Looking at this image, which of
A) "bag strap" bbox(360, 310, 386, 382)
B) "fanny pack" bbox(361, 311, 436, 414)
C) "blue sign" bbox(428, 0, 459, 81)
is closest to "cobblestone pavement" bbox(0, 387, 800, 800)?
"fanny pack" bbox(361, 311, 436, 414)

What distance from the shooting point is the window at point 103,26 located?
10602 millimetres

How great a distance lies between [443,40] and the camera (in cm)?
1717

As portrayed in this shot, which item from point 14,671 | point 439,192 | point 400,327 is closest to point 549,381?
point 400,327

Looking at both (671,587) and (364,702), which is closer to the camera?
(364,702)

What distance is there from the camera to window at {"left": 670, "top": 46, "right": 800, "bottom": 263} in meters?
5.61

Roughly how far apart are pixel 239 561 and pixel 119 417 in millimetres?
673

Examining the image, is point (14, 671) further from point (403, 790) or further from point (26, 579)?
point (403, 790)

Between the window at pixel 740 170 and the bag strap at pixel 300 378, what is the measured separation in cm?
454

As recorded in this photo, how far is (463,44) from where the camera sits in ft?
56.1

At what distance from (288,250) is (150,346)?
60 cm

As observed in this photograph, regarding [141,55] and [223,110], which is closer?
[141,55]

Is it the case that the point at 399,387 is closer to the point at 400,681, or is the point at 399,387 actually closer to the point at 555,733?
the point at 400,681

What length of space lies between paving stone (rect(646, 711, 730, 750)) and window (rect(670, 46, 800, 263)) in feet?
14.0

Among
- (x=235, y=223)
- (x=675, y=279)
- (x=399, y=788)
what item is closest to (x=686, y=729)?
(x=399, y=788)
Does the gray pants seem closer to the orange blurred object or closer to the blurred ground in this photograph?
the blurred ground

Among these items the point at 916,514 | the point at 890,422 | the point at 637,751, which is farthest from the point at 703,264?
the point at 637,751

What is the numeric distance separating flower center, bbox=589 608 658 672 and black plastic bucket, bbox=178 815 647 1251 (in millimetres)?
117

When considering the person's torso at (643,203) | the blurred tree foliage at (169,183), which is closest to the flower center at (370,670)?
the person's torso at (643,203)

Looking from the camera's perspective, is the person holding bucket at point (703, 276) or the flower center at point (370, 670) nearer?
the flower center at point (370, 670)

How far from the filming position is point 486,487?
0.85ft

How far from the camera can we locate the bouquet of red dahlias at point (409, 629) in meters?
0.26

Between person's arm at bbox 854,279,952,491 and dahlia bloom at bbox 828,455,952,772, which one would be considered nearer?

◆ ◆ ◆ ◆ ◆

== REQUIRED TASK ==
Repeat exactly, and only, the lines from the line containing "Among these items" through the last line of the records above, both included.

== COMPLETE RESPONSE ==
Among these items the point at 916,514 | the point at 890,422 | the point at 637,751, which is farthest from the point at 703,264?
the point at 637,751

What is the numeric distance separating flower center, bbox=589 608 658 672 and black plastic bucket, bbox=178 815 647 1251 (in millimetres)?
117

When considering the person's torso at (643,203) | the blurred tree foliage at (169,183), which is closest to the flower center at (370,670)?
the person's torso at (643,203)

Looking from the camera's perspective, is the person holding bucket at point (703, 276) or the flower center at point (370, 670) nearer?
the flower center at point (370, 670)

How far from the filming position is point 486,487?
0.85ft

How far from the camera can we locate the bouquet of red dahlias at point (409, 629) in meters?
0.26

Between person's arm at bbox 854,279,952,491 and dahlia bloom at bbox 828,455,952,772, which one would be considered nearer?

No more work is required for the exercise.